In 1975, the auditorium's board of directors found themselves before the United States Supreme Court, as they had been sued by the producers of the musical Hair who were denied permission to stage their show because of its nudity. The case was known as Southeastern Promotions, Ltd. v. Conrad 420 U.S. 546. Justice Harry Blackmun, writing for the court, held that the prohibition on staging the musical was an illegal prior restraint. Also in 1975, Kiss made its first headline-act performance here on September 10 for their then-released Alive! album.

For over 85 years, the venue has hosted religious festivals, political rallies, debutante galas, opera, musicals and concerts. It continues to be an important cultural attraction for the city, and a key part of its history.
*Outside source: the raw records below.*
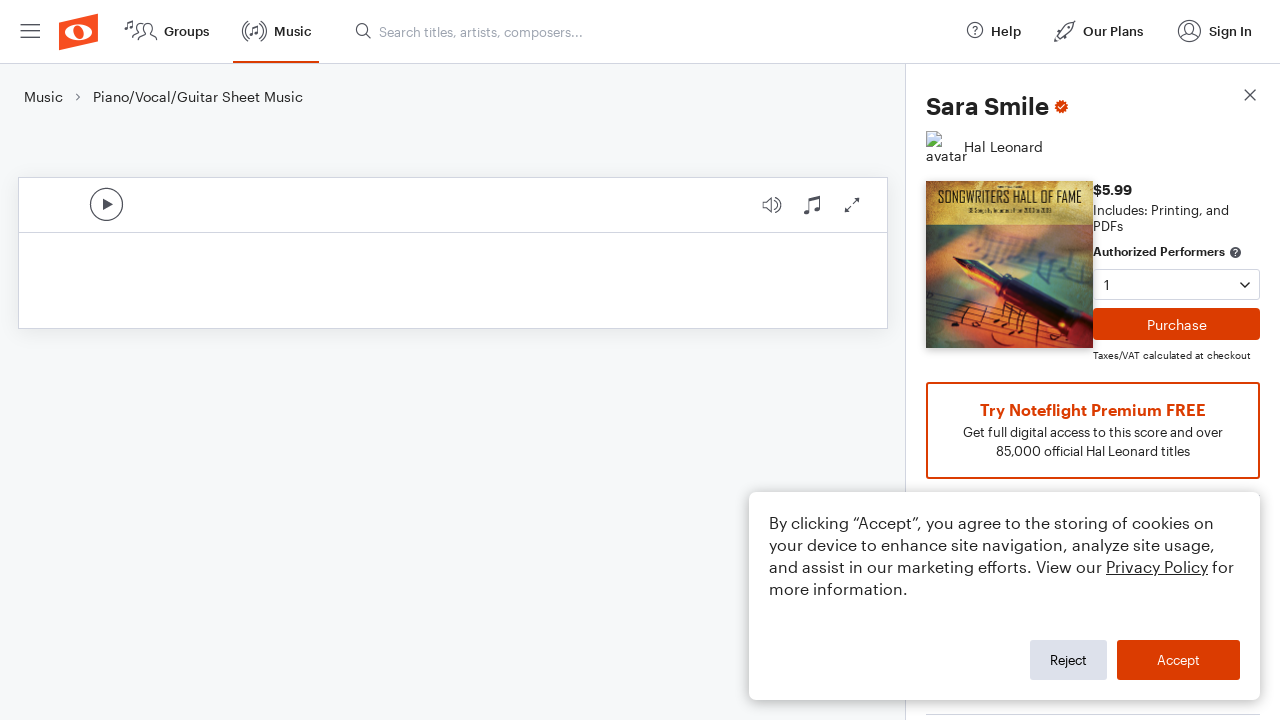

--- FILE ---
content_type: text/html; charset=utf-8
request_url: https://www.noteflight.com/pub_embed/ca802f6e29ccaf118213bbafd6e23272?token=eyJhbGciOiJIUzI1NiJ9.eyJkYXRhIjp7InB1Ymxpc2hlZF9zY29yZV9pZCI6ImNhODAyZjZlMjljY2FmMTE4MjEzYmJhZmQ2ZTIzMjcyIiwicHJldmlldyI6dHJ1ZSwicGVyc29uYWxpemF0aW9uIjpudWxsLCJkaXNhYmxlUHJpbnRpbmciOnRydWV9LCJleHAiOjE3Njk4OTEyNjl9.ccgIOXTR0yDqxrg1a8VC_gLG914MoWTrUhGmc2Vqemk
body_size: 2679
content:
<!DOCTYPE html>
<html lang="en" xml:lang="en" xmlns="http://www.w3.org/1999/xhtml">
  <head>
    <meta content="text/html;charset=UTF-8" http-equiv="content-type" />
    <meta http-equiv="X-UA-Compatible" content="requiresActiveX=true" />

      <meta name="robots" content="noindex,nofollow" />

    <title>
      Noteflight - Online Music Notation Software
    </title>
    <script language="javascript">
      var appConfigJsonB64 = "[base64]/[base64]"
    </script>
    <script src="https://production-assets.noteflight.com/speedyg/speedyg-a8e1916442d63d519d18.js"></script>
  </head>
  <body id="appBody">
  <div id="mainPage">
    <div id="embedContainer">
      <iframe id="embedIframe" class="fullSize" allow="autoplay; fullscreen"></iframe>
    </div>
    <div id="svgContainer">
      <div id="svgContainerHeader" class="svgContainerHeader" role="navigation" aria-label="svgContainerHeade">
        <div class="svgContainerHeaderInner" role="toolbar" aria-orientation="horizontal">
          <div class="headerPaletteLeft">
            <button
              id="playButton"
              class="unstyled paletteButton playCircle"
              aria-label="Play">
            </button>
          </div>
          <div class="headerPaletteRight">
            <button
              id="playbackButton"
              class="unstyled paletteButton playback"
              aria-label="Playback">
            </button>
            <button
              id="scoreButton"
              class="unstyled paletteButton notes"
              aria-label="Score">
            </button>
            <div id="printButtonContainer" class="hidden">
              <button
                id="printButton"
                class="unstyled paletteButton printSimple"
                aria-label="Print PDF Sample"
                aria-disabled="true">
              </button>
            </div>
            <button
              id="fullScreenButton"
              class="unstyled paletteButton"
              aria-label="Full Screen">
            </button>
          </div>
        </div>
      </div>
      <div id="pagesContainer" class="pagesContainer" role="main">
        <div id="pageTurnerBack" class="performUI performPageTurner back"></div>
        <div id="pageTurnerForward" class="performUI performPageTurner forward"></div>
      </div>
      <div id="spinner" class="hidden">
        <div id="spinner" class="overlay">
          <div class="spinnerContainer">
            <div class="spinner">
            </div>
            <div id="overlayCaption" class="overlayCaption"></div>
          </div>
        </div>
      </div>
    </div>
  </div>
</body>

</html>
In July 2007, the auditorium's historic concert pipe organ, dating to the building's construction, was rededicated after restoration by the Chattanooga Music Club over a period of 21 years. Efforts are now underway to insure the instrument's continued use and preservation.

Starting in February 2012, renovation began on the smaller community theater located upstairs. It had been closed for over a year primarily due to handicap accessibility issues. A concession stand will be added, bathrooms will be overhauled, and finally, accessibility will be improved with adding an elevator to reach the floor where the theater is housed. Architect Bob Franklin is leading the design.